Um dos mais fortes motivos que explicam a longa e elevadíssima liquidez de uma Singular é, sem dúvida, seu DNA de fundação e seu histórico de anos a fio focando em aplicadores. Esse, em tese, é também o perfil do quadro diretivo da instituição desde sua fundação. Algo historicamente até compreensivo, haja vista que anteriormente a LC 130 de 2009 o Capital Social “poderia” ser o único item das Sobras, o que fazia com que os sócios investidores vissem nas Singulares o maná dos Deuses quanto à rentabilidade para seus “investimentos”. E, após 2009, essas instituições mantêm esforços para que estes investidores não retirem essas suas posições investidas, e apliquem novos montantes, sem, contudo conseguir dar vazão destes recursos através do crédito de varejo.

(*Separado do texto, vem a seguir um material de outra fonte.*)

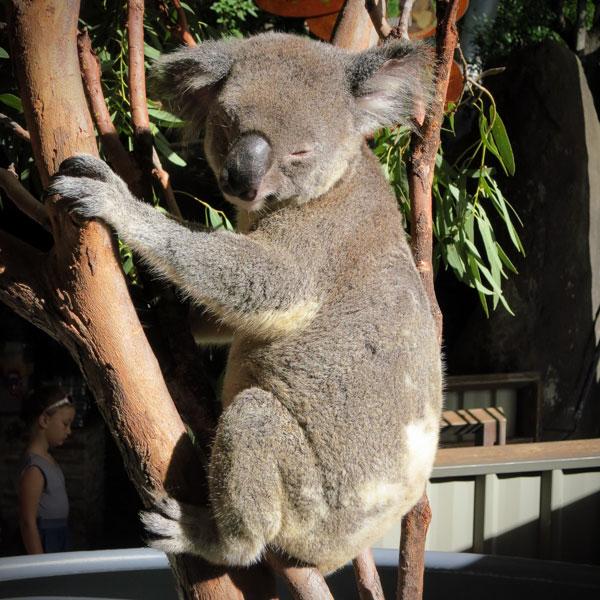 Koala at Wild Life Hamilton Island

Sugerimos outros oitos motivos para que uma Singular tenha excesso de liquidez:

  1. A adoção de uma política restritiva de crédito de varejo massificada;
  2. A não existência, em sua base, de sócios tomadores de crédito de varejo em volume necessário para demandarem este crescente excesso de liquidez;
  3. Liquidação de grandes créditos sem a devida recolocação destes recursos;
  4. A manutenção de ganhos expressivos nas aplicações, aos quais usualmente somam-se os bônus generosos na distribuição nas Sobras pelas aplicações;
  5. Formas constantes e mensais de aportes de Capital Social;
  6. Repasse de recursos públicos ou de bancos cooperativistas para fomentar o Capital Social;
  7. Crescentes sobras, acarretando crescentes aportes em Reservas, “fundos de expansão”, Fates;
  8. Incentivo ao Depósito a Vista pelo prêmio generoso pago nas AGO … .

A verdade parcial: muitos executivos que ora nos leem, veem suas Singulares já emprestando há anos o máximo permitido pelo seu PR (Patrimônio de Referência), e acham muito confortável a posição dos executivos que têm de gerenciar uma Singular com exagerado excesso de liquidez. Alerto que esse discreto sentimento de “inveja” não deveria existir, pois nesse outro cenário é enorme o estresse para viabilizar o fluxo de receitas e despesas financeiras, os quais são problemas distintos das Singulares com pouca liquidez. Mesmo que sua Singular tenha pouca ou nenhuma liquidez disponível para alocar no crédito, este artigo contém uma enorme importância para sua instituição, haja vista que por parâmetros legais e prudenciais, ela retém um percentual próximo de 30% de sua liquidez em aplicações junto a sua “Central”.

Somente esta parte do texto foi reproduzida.